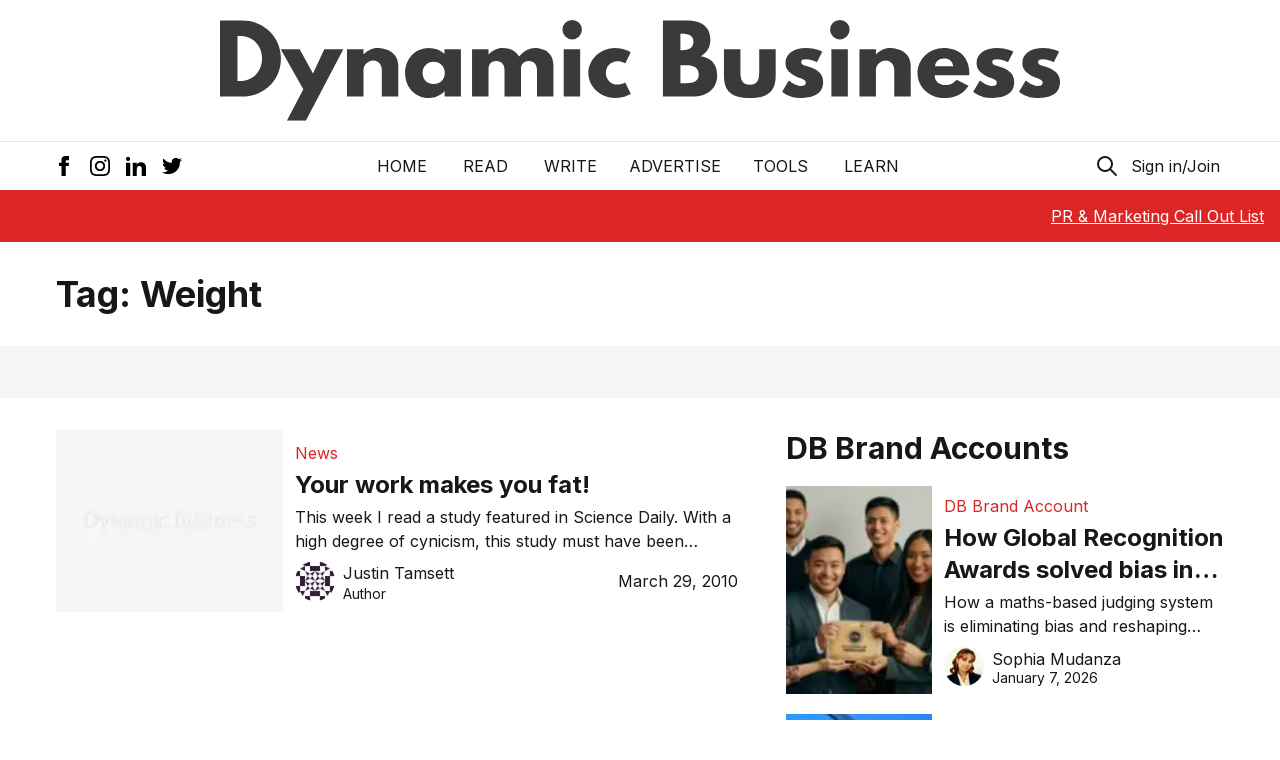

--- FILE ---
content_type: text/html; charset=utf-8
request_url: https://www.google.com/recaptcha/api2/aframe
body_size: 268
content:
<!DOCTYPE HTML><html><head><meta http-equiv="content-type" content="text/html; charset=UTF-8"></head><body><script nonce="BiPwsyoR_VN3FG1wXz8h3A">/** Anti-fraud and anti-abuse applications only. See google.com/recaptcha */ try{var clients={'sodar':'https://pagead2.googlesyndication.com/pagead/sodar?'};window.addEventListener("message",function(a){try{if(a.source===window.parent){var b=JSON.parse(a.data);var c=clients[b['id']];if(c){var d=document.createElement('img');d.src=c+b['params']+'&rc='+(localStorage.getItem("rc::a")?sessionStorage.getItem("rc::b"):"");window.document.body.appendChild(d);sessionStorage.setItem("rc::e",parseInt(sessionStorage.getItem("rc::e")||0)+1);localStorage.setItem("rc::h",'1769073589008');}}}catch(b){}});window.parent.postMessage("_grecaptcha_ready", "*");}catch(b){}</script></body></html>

————————

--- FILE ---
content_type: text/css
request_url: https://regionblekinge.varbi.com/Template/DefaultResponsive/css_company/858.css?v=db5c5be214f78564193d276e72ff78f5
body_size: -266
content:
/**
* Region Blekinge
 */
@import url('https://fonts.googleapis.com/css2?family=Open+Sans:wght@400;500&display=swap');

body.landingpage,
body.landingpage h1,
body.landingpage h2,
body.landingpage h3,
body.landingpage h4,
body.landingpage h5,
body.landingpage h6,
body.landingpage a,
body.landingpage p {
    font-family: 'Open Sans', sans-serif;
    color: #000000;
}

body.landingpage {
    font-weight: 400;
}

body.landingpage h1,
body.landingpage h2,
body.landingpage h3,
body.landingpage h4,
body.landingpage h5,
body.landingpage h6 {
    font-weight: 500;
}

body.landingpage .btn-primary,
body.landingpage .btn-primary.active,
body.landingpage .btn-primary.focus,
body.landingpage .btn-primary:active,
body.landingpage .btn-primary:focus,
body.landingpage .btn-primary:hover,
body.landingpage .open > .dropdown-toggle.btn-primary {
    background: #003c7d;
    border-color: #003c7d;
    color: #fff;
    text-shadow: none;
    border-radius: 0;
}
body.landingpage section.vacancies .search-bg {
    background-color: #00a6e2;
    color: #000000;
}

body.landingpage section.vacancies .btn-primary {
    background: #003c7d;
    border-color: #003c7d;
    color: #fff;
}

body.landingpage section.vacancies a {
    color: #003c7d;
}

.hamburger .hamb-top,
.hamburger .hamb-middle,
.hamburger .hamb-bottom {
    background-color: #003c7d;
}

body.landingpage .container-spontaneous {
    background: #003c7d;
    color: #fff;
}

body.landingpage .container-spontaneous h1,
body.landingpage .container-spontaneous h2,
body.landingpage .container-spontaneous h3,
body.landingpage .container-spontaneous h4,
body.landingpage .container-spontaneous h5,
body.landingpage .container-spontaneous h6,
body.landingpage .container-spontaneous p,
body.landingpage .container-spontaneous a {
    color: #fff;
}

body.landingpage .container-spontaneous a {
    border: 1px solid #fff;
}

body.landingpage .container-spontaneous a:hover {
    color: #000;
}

————————

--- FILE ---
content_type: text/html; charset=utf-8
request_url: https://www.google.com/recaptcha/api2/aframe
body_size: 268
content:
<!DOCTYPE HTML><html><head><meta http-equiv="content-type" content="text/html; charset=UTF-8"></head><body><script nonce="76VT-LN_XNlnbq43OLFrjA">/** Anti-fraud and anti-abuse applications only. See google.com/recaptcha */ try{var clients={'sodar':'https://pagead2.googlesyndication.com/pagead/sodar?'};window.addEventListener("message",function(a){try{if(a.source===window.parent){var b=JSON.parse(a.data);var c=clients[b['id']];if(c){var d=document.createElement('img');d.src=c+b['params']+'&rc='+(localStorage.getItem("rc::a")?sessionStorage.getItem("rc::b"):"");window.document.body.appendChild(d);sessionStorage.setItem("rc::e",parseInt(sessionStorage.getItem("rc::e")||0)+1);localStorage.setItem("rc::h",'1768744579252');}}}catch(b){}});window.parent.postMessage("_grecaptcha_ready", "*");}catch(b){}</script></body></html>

————————

What you are asked to do: When a line in the material above includes "focus", report that line by copying it.

Task result:
body.landingpage .btn-primary.focus,
body.landingpage .btn-primary:focus,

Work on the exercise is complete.